Fedora Project community

15 Comments

  1. jwm

    Great article! Django and DRF rule. Would be nice to see a demonstration of OpenAPI/Swagger (from e.g. drf-yasg + pyswagger etc), considering how easy it is to get going.

  2. Manuel Funes

    Thanks!

  3. Emilio Ferreyra

    I’m a little bit confused. Why do you use PYTHONPATH=. DJANGO_SETTINGS_MODULE=todo_app.settings django-admin makemigrations instead of only the command makemigrations?

    • @Emilio you need to provide to the django-admin makemigrations command the configuration file of django so that it can correctly connect to the database and apply the migration that’s the DJANGO_SETTINGS_MODULE environment variable. Then for the python interpreter to be able to correctly import the configuration file you need to set the PYTHONPATH variable to be the current directory ‘.’.

      Does that help you understand it ?

  4. Marcelo

    Excellent article simple and easy to understand, I would like to see an article with API with authentication. hugs

  5. Serge Meeuwsen

    Something is wrong with this article. It makes a lot of assumptions on users prior knowledge of django without specifically stating so.
    Executing the code as given fails at this step:
    DJANGO_SETTINGS_MODULE=todo_app.settings django-admin migrate

    With error:
    django.core.exceptions.ImproperlyConfigured: Requested setting INSTALLED_APPS, but settings are not configured.

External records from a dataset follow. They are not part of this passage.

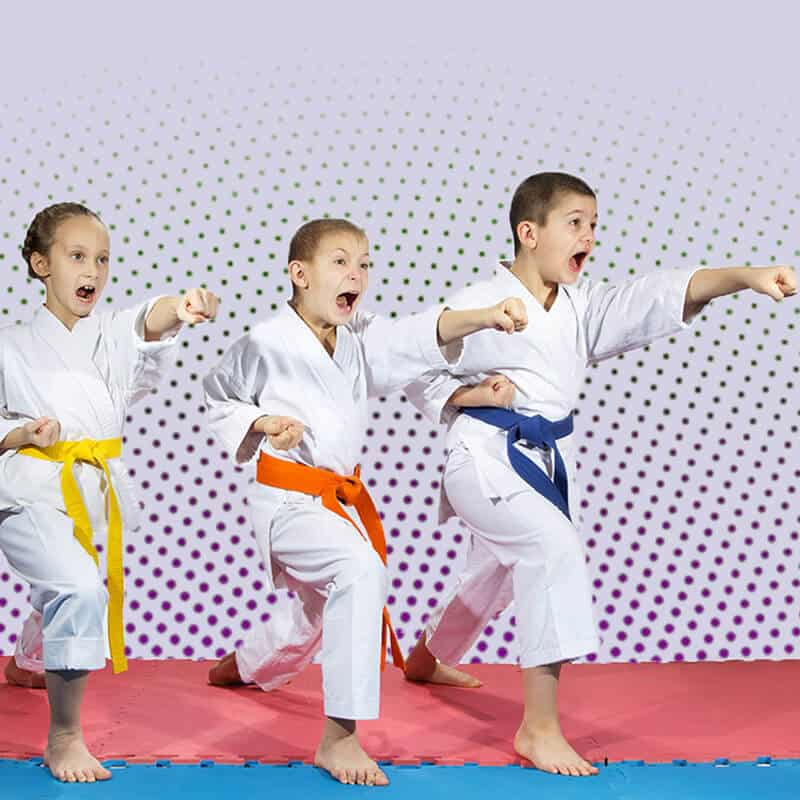 Martial Arts Lessons for Kids in _Citrus Heights_ _CA_ - Punching Focus Kids Sync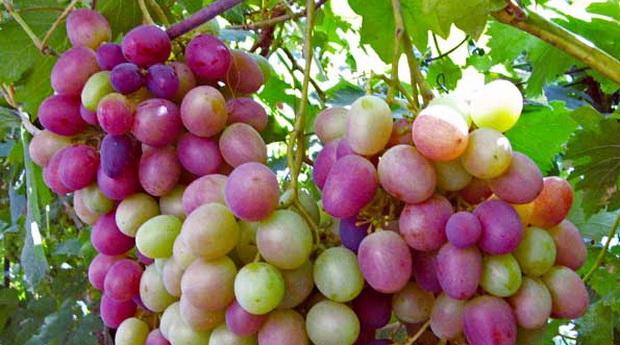 Сорт винограда: Карамол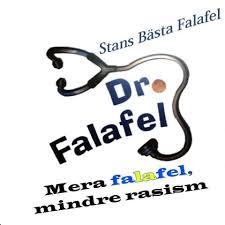 Bildresultat för dr falafel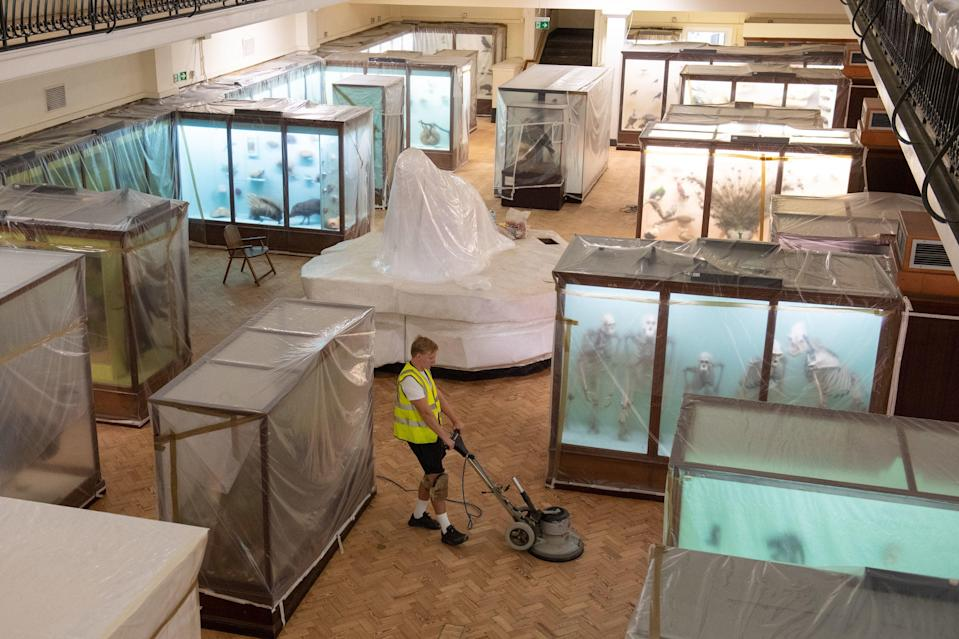The Horniman Museum in London, which had the newly discovered shrimp named after it (PA)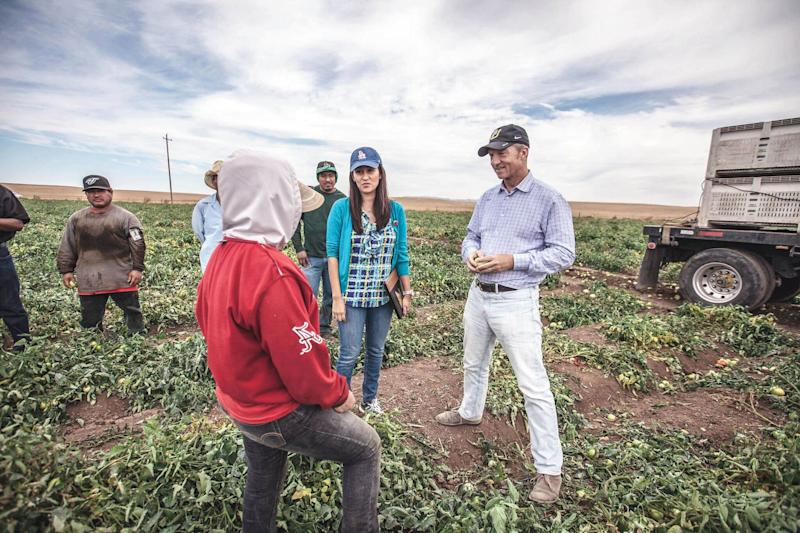 Steyer visiting a California tomato farm with labor organizers in September 2016.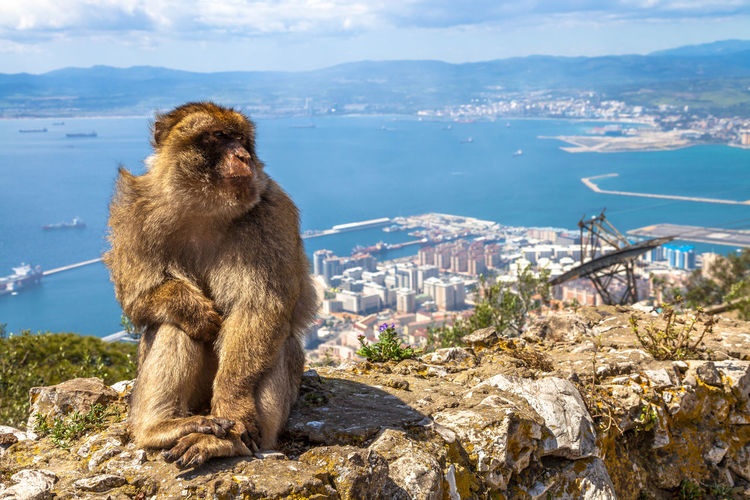 Monkey on cliff in gibraltar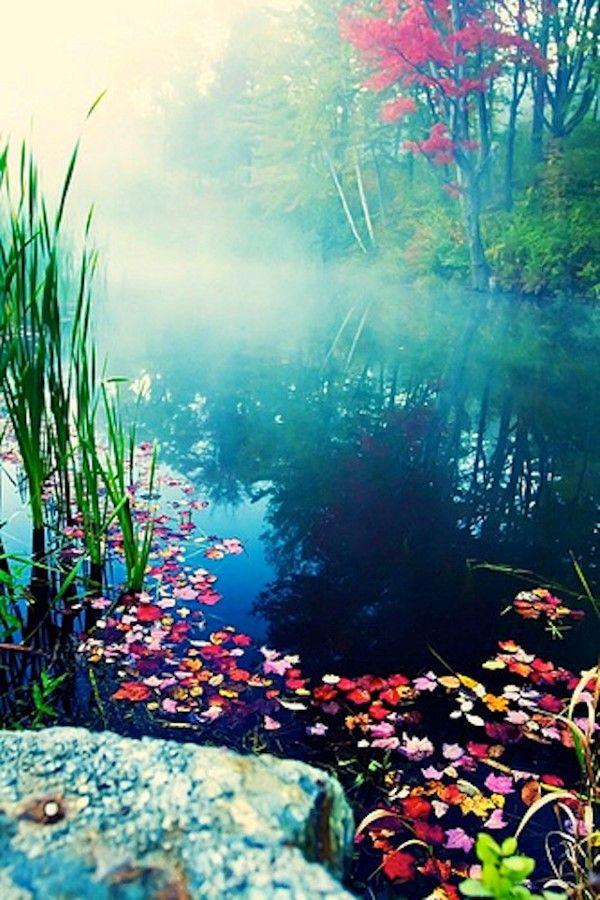 Beautiful Nature Photographs, Stowe, Vermont (15 Photos)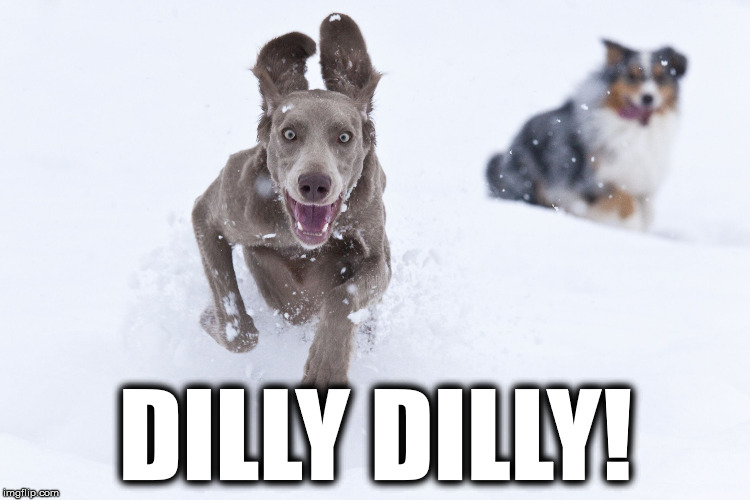 DILLY DILLY! | image tagged in dog2 | made w/ Imgflip meme maker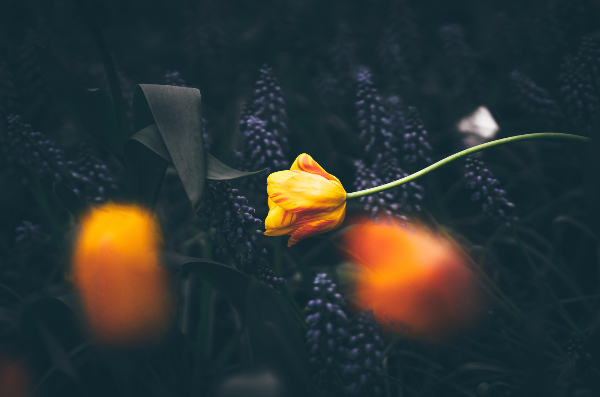 image-copyright-yellow-flowers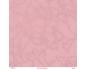 Pink de elena roche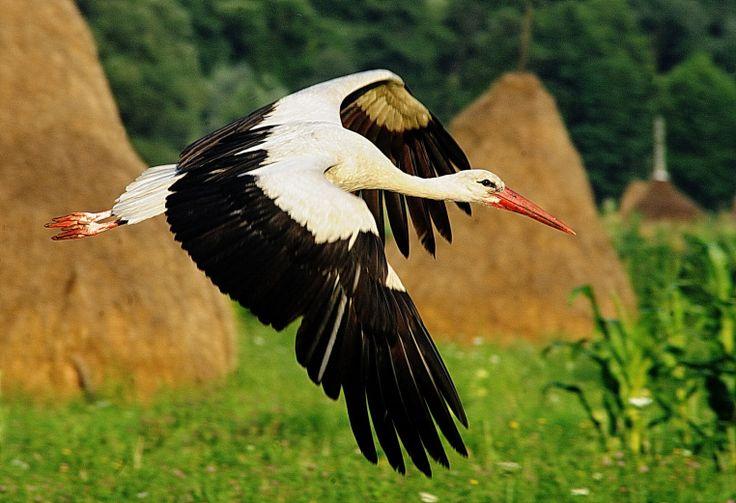 Danube Delta Romania Black Sea eastern Europe white stork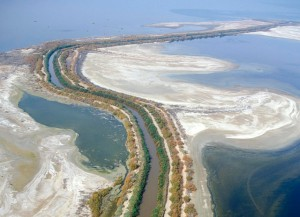 Where the New River flows into the Salton Sea (aerial view)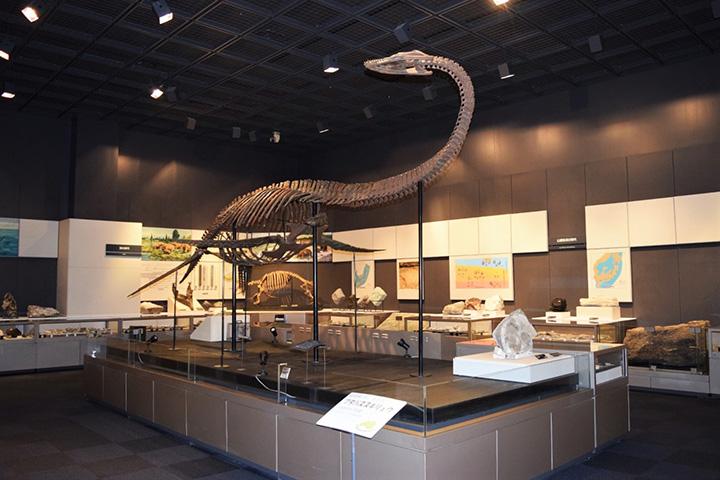全長約7mの「フタバスズキリュウ」の復元模型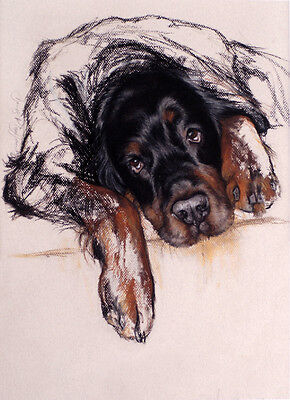 GORDON SETTER GUN DOG FINE ART LIMITED EDITION PRINT - Black and Tan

You must either define the environment variable DJANGO_SETTINGS_MODULE or call settings.configure() before accessing settings.

    DIdn’t we just set the env variable??

    Followed all the steps exactly in Fedora 29…

    • Emilio Ferreyra

      Try executing python manage.py makemigrations and python manage.py migrate…

      • Serge Meeuwsen

        Thanks Emilio, yes indeed and that’s what I’ve done and that actually worked. I just wanted to make the poster aware that the article contains an error in the Task Model section. The last two code snippets in that section are exact copies of each other so it seems something is missing there…

  6. Raz

    Great tutorial.
    I see the following error when invoking the task ID 1:

    Page not found (404)
    Request Method: GET
    Request URL: http://127.0.0.1:8000/api/todo/2
    Using the URLconf defined in todo_app.urls, Django tried these URL patterns, in this order:
    ^admin/
    ^api/ ^todo/$ [name=’task-list’]
    ^api/ ^todo.(?P[a-z0-9]+)/?$ [name=’task-list’]
    ^api/ ^todo/(?P[^/.]+)/$ [name=’task-detail’]
    ^api/ ^todo/(?P[^/.]+).(?P[a-z0-9]+)/?$ [name=’task-detail’]
    ^api/ ^$ [name=’api-root’]
    ^api/ ^.(?P[a-z0-9]+)/?$ [name=’api-root’]
    The current path, api/todo/2, didn’t match any of these.

    Not sure how to troubleshoot that, thanks =)

  7. Mehdi

    I followed the article. The process you described was straightforward and worked, but I barely understood anything. I come from PHP. Is python for web development always this hard?

  8. Nico

    Missing tests !!!! 🙂

  9. jerry

    the code to add
    ‘django.contrib.staticfiles’,
    ‘rest_framework’,
    to the INSTALLED_APPS should be
    cd todo_app/
    vi settings.py
    There was a cd .. prior to this.